Work request: I need the lines from the one with "A: Buffalo (cape buffalo) (Syncerus caffer)." through the end of the material, copied exactly and with nothing else included.

++++ Source material

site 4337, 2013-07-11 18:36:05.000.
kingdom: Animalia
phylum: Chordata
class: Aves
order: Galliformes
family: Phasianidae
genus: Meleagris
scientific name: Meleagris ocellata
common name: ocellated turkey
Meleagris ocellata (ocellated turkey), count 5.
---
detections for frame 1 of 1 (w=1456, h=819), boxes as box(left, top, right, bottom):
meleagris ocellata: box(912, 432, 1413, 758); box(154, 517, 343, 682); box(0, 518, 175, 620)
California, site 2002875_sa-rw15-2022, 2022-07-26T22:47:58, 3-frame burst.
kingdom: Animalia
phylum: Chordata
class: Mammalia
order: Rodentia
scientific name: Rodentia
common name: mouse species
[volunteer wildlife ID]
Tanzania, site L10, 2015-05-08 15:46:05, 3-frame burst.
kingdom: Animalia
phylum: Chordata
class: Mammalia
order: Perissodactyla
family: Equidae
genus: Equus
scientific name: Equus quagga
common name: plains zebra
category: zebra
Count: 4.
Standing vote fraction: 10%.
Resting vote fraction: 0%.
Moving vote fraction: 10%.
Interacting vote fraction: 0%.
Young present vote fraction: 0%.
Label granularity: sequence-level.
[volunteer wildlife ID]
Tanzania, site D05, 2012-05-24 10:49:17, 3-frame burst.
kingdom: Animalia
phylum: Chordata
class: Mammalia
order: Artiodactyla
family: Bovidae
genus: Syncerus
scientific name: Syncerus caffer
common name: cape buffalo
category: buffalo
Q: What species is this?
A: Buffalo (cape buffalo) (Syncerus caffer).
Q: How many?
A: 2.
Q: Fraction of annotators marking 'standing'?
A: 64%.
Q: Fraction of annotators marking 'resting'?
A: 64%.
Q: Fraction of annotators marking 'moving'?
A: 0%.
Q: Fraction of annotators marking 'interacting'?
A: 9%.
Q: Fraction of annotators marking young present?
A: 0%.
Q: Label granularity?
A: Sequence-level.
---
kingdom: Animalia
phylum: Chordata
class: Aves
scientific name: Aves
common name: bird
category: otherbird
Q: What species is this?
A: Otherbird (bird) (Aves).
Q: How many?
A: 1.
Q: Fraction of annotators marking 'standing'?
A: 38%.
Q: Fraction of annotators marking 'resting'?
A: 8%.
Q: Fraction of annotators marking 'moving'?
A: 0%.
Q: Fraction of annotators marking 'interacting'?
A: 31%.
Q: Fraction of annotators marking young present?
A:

++++++++

Task output:
A: Buffalo (cape buffalo) (Syncerus caffer).
Q: How many?
A: 2.
Q: Fraction of annotators marking 'standing'?
A: 64%.
Q: Fraction of annotators marking 'resting'?
A: 64%.
Q: Fraction of annotators marking 'moving'?
A: 0%.
Q: Fraction of annotators marking 'interacting'?
A: 9%.
Q: Fraction of annotators marking young present?
A: 0%.
Q: Label granularity?
A: Sequence-level.
---
kingdom: Animalia
phylum: Chordata
class: Aves
scientific name: Aves
common name: bird
category: otherbird
Q: What species is this?
A: Otherbird (bird) (Aves).
Q: How many?
A: 1.
Q: Fraction of annotators marking 'standing'?
A: 38%.
Q: Fraction of annotators marking 'resting'?
A: 8%.
Q: Fraction of annotators marking 'moving'?
A: 0%.
Q: Fraction of annotators marking 'interacting'?
A: 31%.
Q: Fraction of annotators marking young present?
A:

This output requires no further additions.